═══ Supplied material ═══
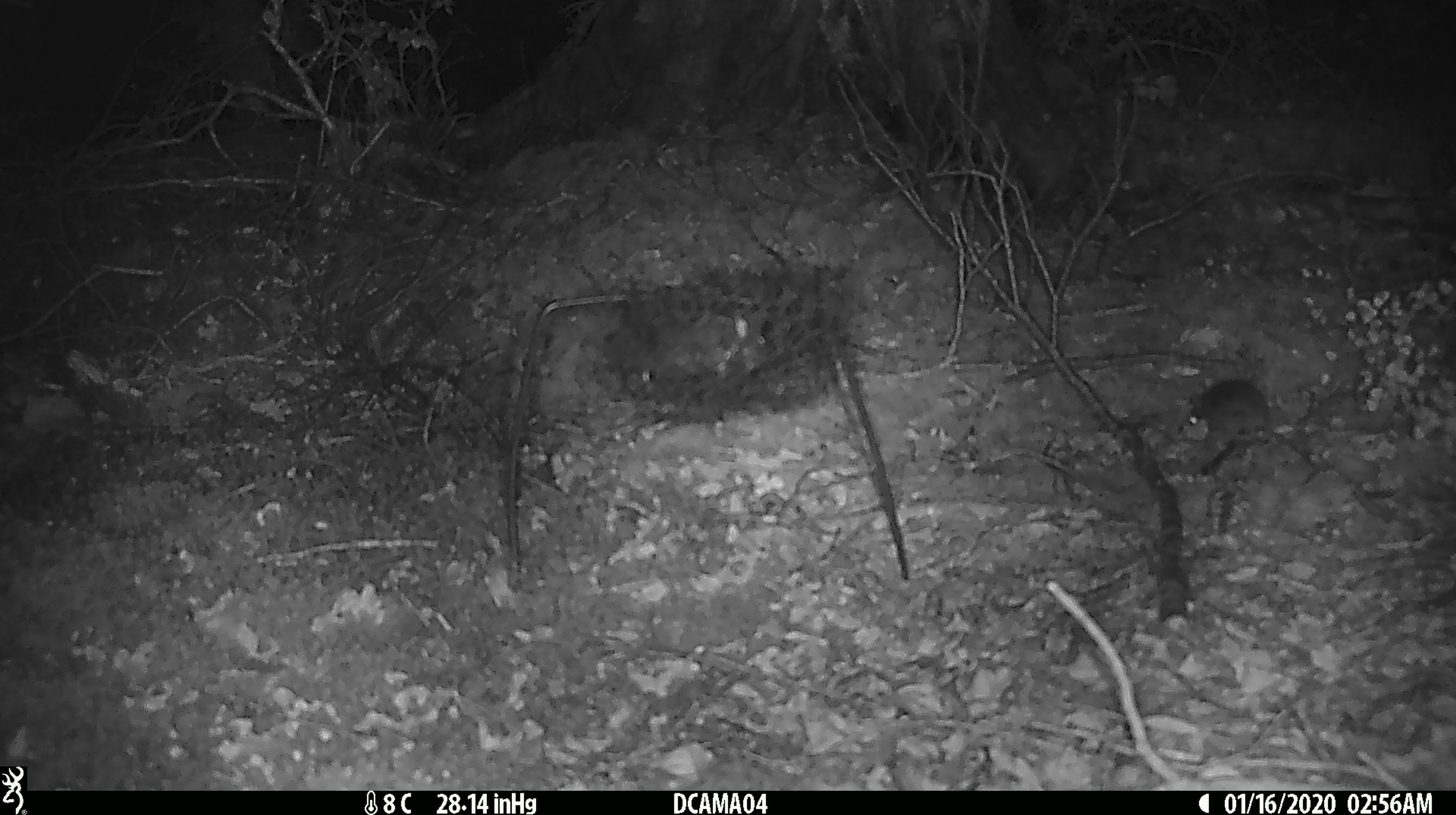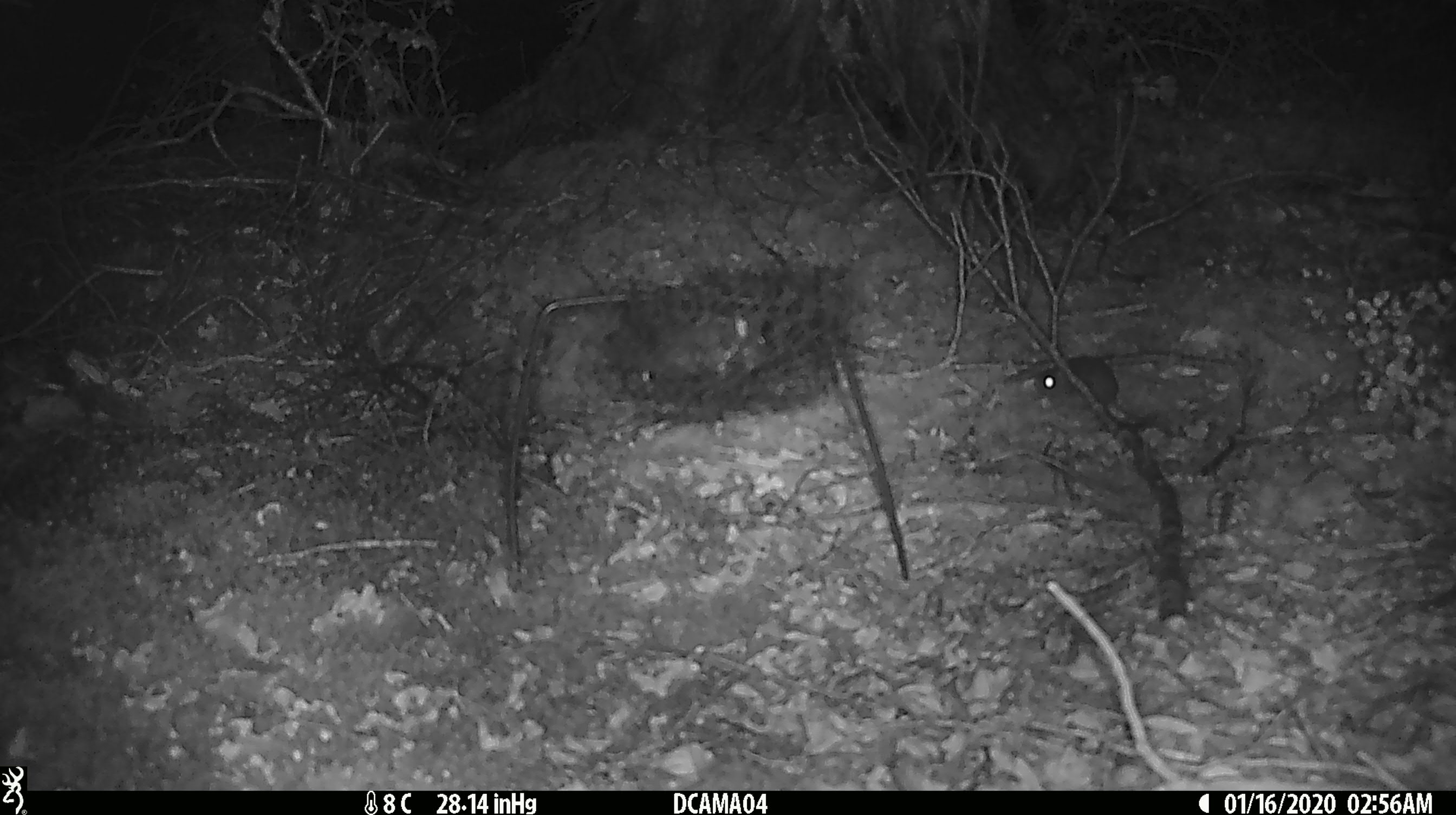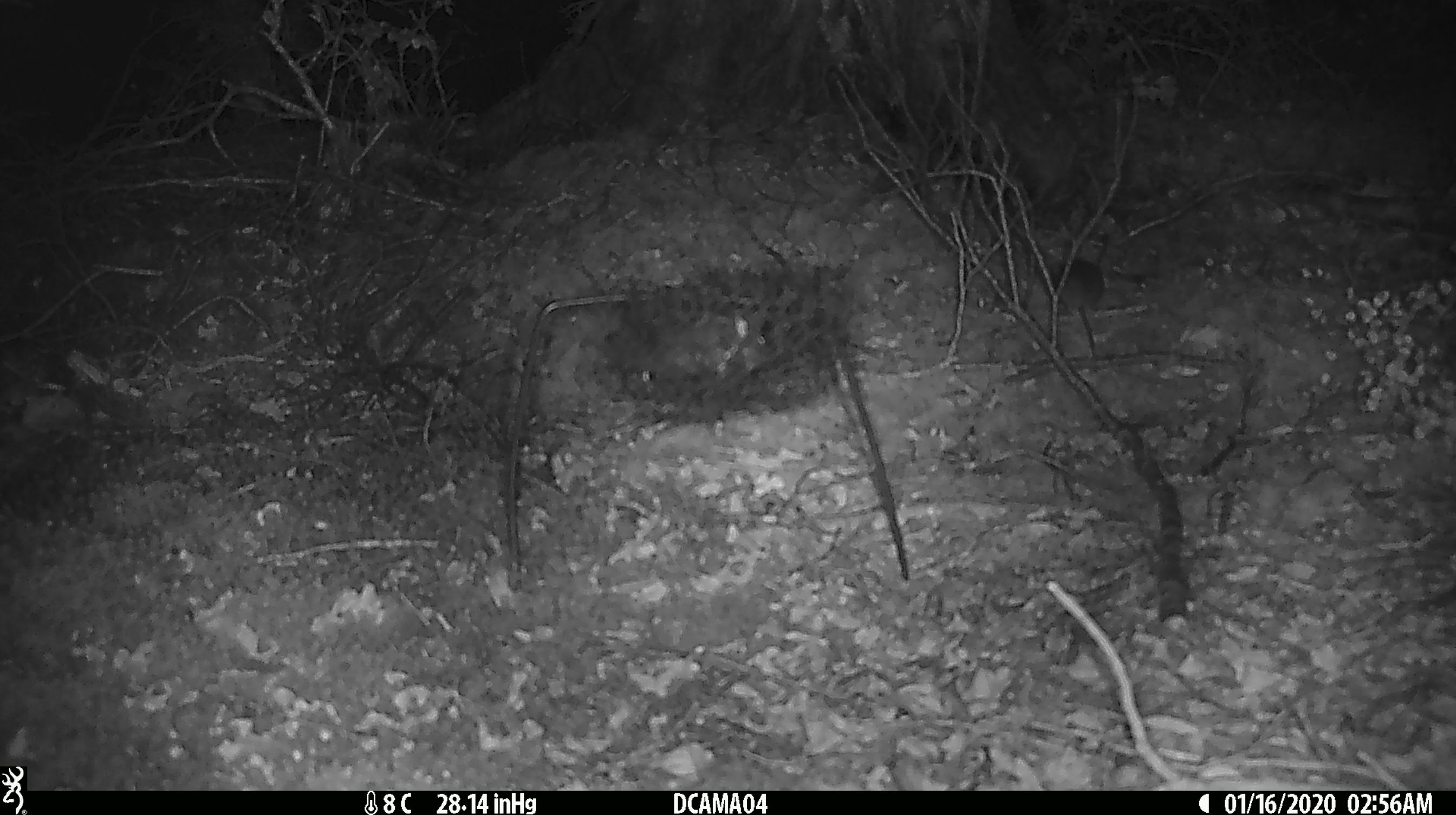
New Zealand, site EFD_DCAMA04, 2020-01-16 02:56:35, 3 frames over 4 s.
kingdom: Animalia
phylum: Chordata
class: Mammalia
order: Rodentia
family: Muridae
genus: Mus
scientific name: Mus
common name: mouse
Mouse (Mus).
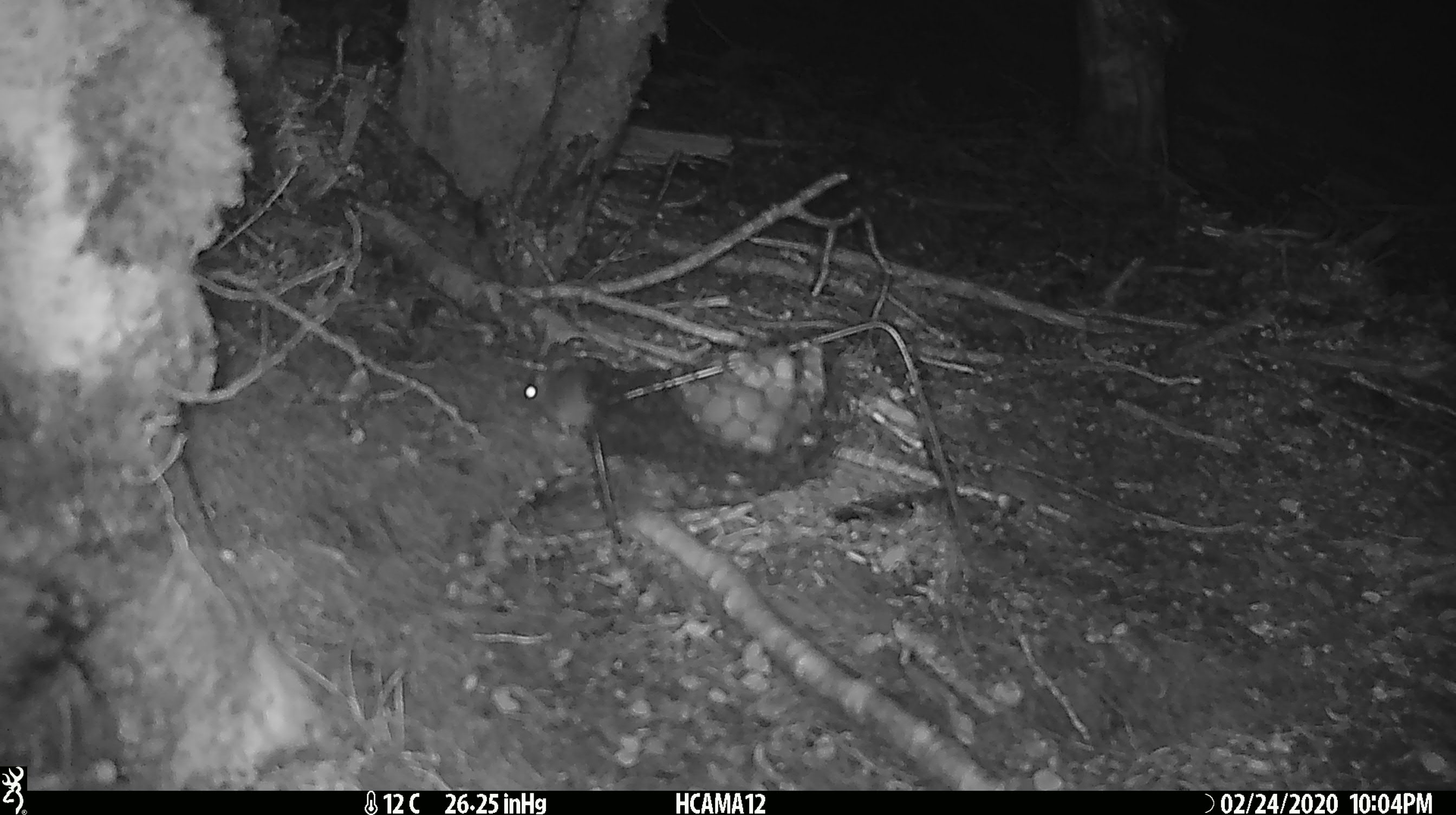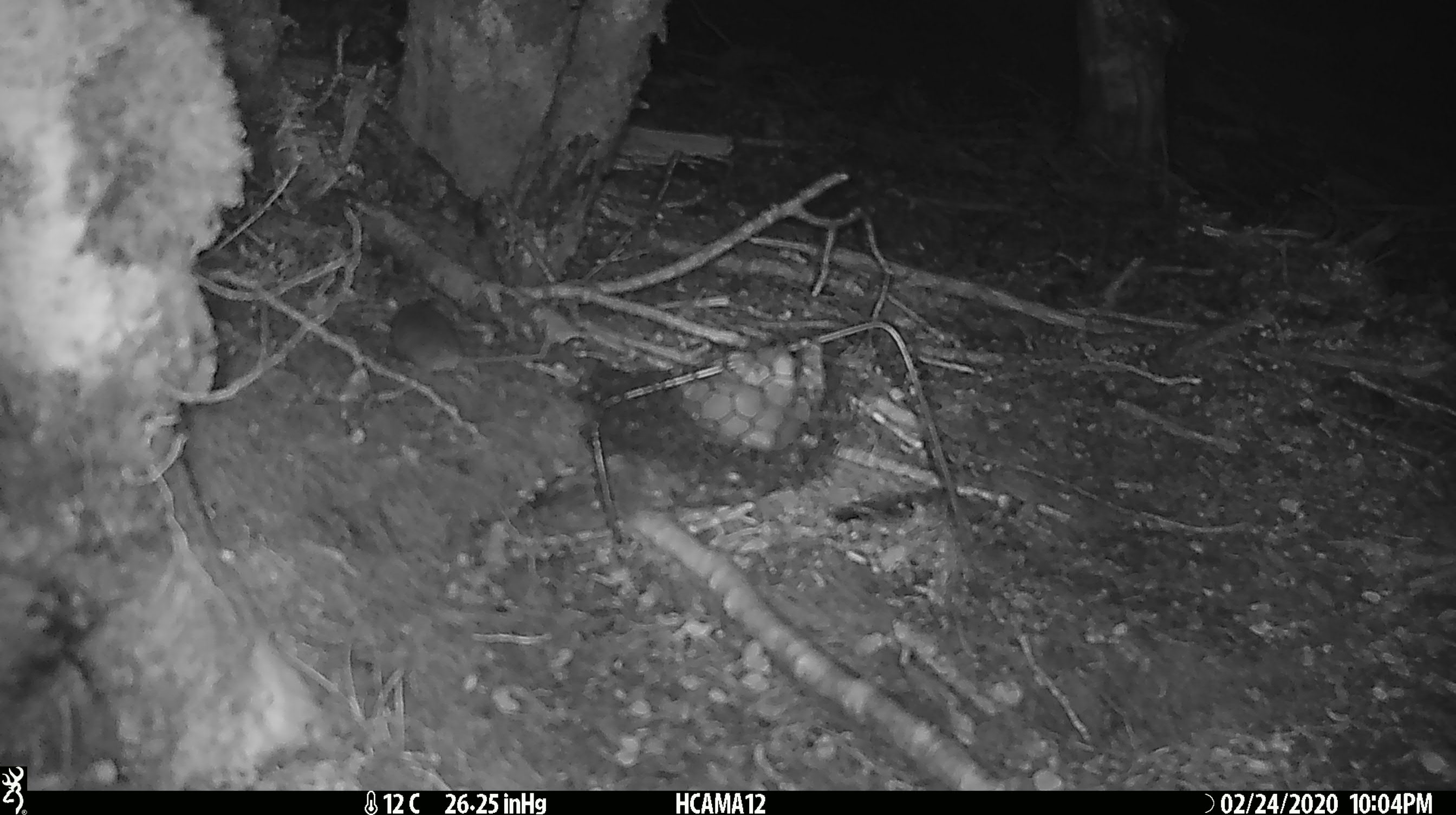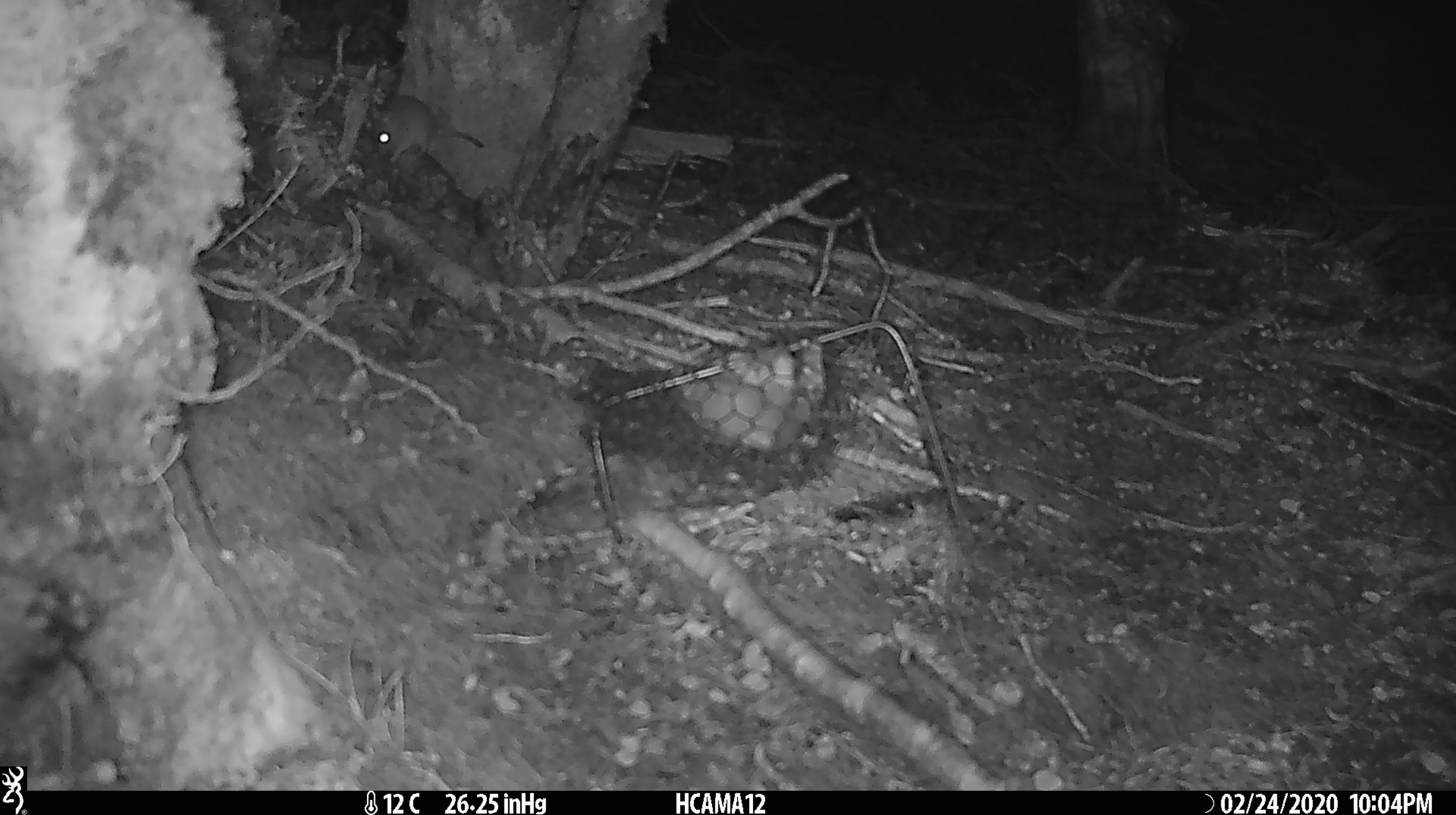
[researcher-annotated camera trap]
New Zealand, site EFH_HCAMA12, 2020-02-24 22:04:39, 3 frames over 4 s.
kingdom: Animalia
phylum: Chordata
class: Mammalia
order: Rodentia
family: Muridae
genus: Mus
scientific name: Mus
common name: mouse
Mouse (Mus).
═══
• **What you need to do**: What is needed is every record above, returned exactly, with the pictures omitted.

• **Result of the exercise**:
New Zealand, site EFD_DCAMA04, 2020-01-16 02:56:35, 3 frames over 4 s.
kingdom: Animalia
phylum: Chordata
class: Mammalia
order: Rodentia
family: Muridae
genus: Mus
scientific name: Mus
common name: mouse
Mouse (Mus).
[researcher-annotated camera trap]
New Zealand, site EFH_HCAMA12, 2020-02-24 22:04:39, 3 frames over 4 s.
kingdom: Animalia
phylum: Chordata
class: Mammalia
order: Rodentia
family: Muridae
genus: Mus
scientific name: Mus
common name: mouse
Mouse (Mus).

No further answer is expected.